Specifically, under the proposed changes: OGS would be responsible for
centralized contracts for services and technologies in addition to
commodities, and state agencies would be required to purchase off these
centralized contracts before attempting their own contracts; contracts
established or purchased through OGS centralized contracts would be
exempt from OSC pre-audit review; lowest price procurement will include
services and best value procurement will include commodities; additional
weight will be given to minority/women -owned businesses in evaluating
offers for commodities and services during best value procurements; the
commissioner will determine and set printing standards and develop a
centralized contract for printing work for all state agencies; state agencies
will be permitted to accept electronic bid submissions for all commodity,
service and technology contracts (and may require electronic submissions);
all agency procurements over $50,000 must be reported in the state’s
procurement opportunities newsletters; contract opportunities for local
municipalities, school districts and not-for-profits are expanded; and
“commodity” is redefined to include electronic information resources.
SOUTH CAROLINA
Charleston Steadfast in Efforts to Remain a Top Port on the Eastern
Seaboard
Determined South Carolina lawmakers continue efforts to secure funding for
the dredging of the Charleston shipping channel. Like other rival ports along
the Eastern Seaboard, Charleston seeks to remain competitive as a port of
call in light of the expansion of the Panama Canal, projected to be completed
in 2014. The deepening of the Charleston shipping channel will allow the
port to accommodate mega-tankers and other large shipping vessels
expected to follow with the expansion of the Panama Canal.

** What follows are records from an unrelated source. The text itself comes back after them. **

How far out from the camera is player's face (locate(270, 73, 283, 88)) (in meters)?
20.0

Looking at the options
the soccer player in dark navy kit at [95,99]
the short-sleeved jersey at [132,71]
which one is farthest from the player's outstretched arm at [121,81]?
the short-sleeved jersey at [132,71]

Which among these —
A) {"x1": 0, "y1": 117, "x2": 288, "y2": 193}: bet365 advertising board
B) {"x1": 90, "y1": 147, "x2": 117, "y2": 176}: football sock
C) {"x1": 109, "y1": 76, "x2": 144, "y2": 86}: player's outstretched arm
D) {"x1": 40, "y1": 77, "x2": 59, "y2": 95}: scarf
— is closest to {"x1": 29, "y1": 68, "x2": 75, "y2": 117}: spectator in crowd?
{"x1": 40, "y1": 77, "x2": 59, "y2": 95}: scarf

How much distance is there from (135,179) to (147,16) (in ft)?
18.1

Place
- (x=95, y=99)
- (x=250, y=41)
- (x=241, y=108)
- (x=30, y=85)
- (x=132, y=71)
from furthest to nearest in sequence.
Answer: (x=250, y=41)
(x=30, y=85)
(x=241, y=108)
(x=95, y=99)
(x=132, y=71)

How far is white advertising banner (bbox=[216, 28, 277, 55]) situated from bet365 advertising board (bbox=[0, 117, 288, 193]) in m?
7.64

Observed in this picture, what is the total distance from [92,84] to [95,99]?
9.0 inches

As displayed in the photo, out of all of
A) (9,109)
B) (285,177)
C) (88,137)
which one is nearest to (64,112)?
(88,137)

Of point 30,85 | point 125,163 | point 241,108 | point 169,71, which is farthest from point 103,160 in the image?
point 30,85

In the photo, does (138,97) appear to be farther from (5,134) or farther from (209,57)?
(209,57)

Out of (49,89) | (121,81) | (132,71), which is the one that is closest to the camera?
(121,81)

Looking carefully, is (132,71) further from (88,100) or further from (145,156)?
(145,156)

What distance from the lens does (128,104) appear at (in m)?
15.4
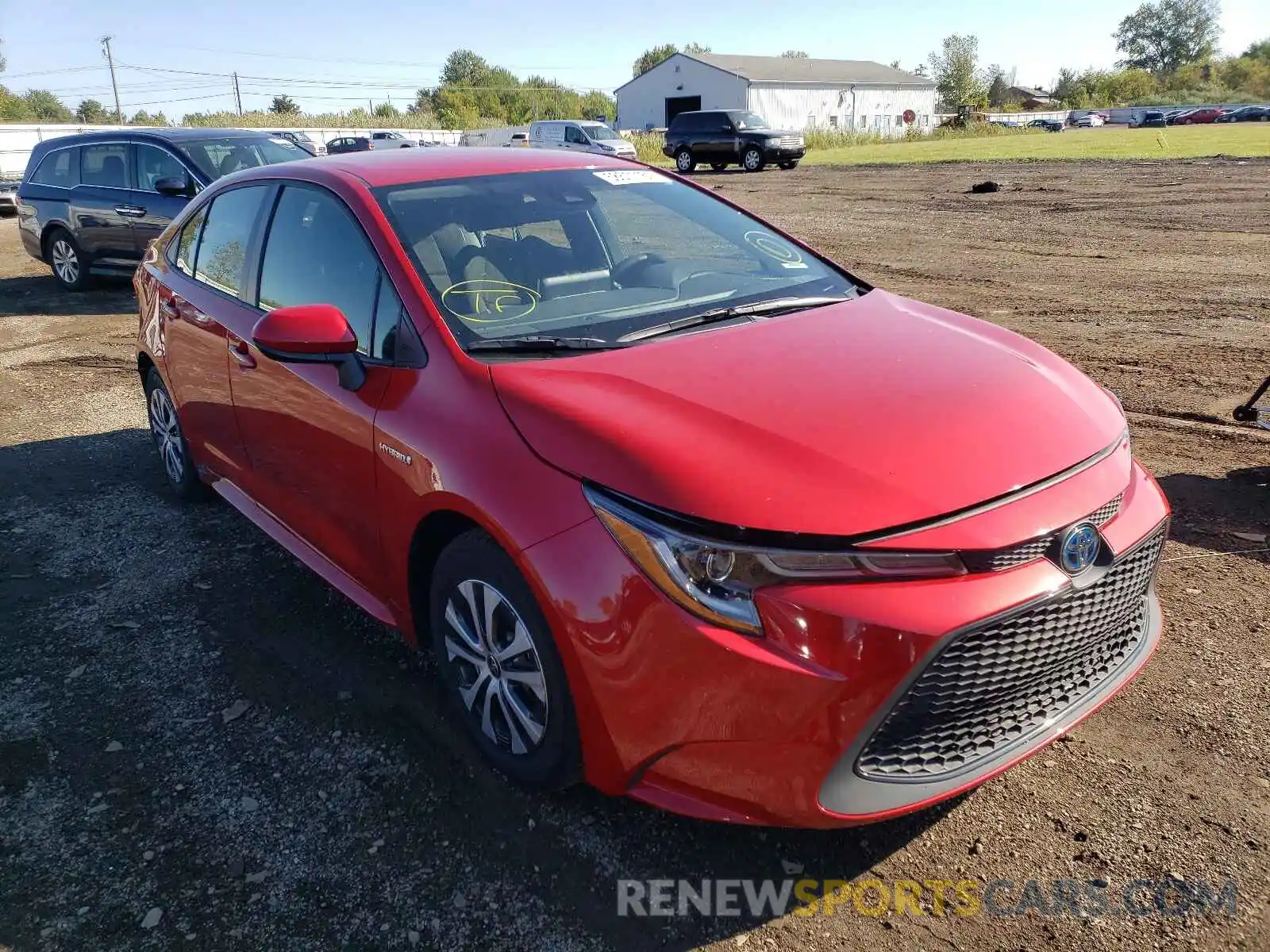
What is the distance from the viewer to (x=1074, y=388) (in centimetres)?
285

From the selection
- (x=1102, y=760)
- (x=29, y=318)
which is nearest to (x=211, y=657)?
(x=1102, y=760)

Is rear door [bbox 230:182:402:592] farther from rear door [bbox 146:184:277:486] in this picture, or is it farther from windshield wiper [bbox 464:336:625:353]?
windshield wiper [bbox 464:336:625:353]

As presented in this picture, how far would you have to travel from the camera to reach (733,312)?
126 inches

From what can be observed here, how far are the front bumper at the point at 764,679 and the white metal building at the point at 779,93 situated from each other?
6968cm

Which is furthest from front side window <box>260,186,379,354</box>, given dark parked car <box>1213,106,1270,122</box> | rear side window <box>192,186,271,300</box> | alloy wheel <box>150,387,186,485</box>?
dark parked car <box>1213,106,1270,122</box>

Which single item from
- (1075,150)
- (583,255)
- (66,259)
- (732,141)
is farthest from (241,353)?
(1075,150)

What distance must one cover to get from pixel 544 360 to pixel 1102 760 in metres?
2.05

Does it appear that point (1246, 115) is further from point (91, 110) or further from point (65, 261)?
point (91, 110)

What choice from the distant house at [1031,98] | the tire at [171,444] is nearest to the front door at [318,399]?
the tire at [171,444]

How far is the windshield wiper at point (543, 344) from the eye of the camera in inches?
112

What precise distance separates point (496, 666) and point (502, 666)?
3 centimetres

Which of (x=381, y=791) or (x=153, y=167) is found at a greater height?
(x=153, y=167)

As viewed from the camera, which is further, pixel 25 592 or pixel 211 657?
pixel 25 592

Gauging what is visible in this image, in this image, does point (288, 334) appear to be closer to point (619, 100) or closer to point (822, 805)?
point (822, 805)
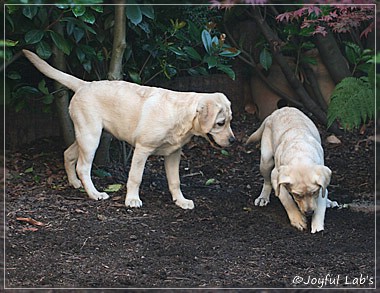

The Port of Charleston project is estimated to cost $300 million. Under the
proposed plan, the state of South Carolina will shoulder 60% of the total
costs with the remaining 40% to be funded by the federal government
through the Army Corps of Engineers. Because required studies for federal
permitting could potentially take five to seven years, lawmakers and the
State Port Authority are actively working to speed up the process. Once
dredging begins, the removal of silt from the channel could take up to six
years to complete.
TENNESSEE
Senate Bill Could Lead to No-Bid Contracts
The procurement process in Tennessee could see changes if a bill in the
Tennessee legislature becomes law.
The bill gives the Tennessee
Procurement Officer discretion to award contracts without competitive
bidding, but instead allows negotiation directly with suppliers when it is “in
the best interest of the state.” This would change the current statute that
states negotiations can only be used when “the state is unable to obtain
needed goods and/or services by competitive sealed bid.” Senate Bill 2218
would extend Tennessee’s Procurement Act from 2010, which revised how
the state makes purchases.
The Procurement Act moved purchasing
decisions for many state offices to a centralized office under the Chief
Procurement Officer, Jessica Robertson. This new bill would let departments
spend as much as $50,000 on goods or services without going through the
procurement office. Senator Bill Ketron, sponsor of the Procurement Act,
says this new bill would allow negotiations where competitive bidding has
been tried. Senate minority leader Jim Kyle points out that the bill may give
too much power to a few people in the executive branch.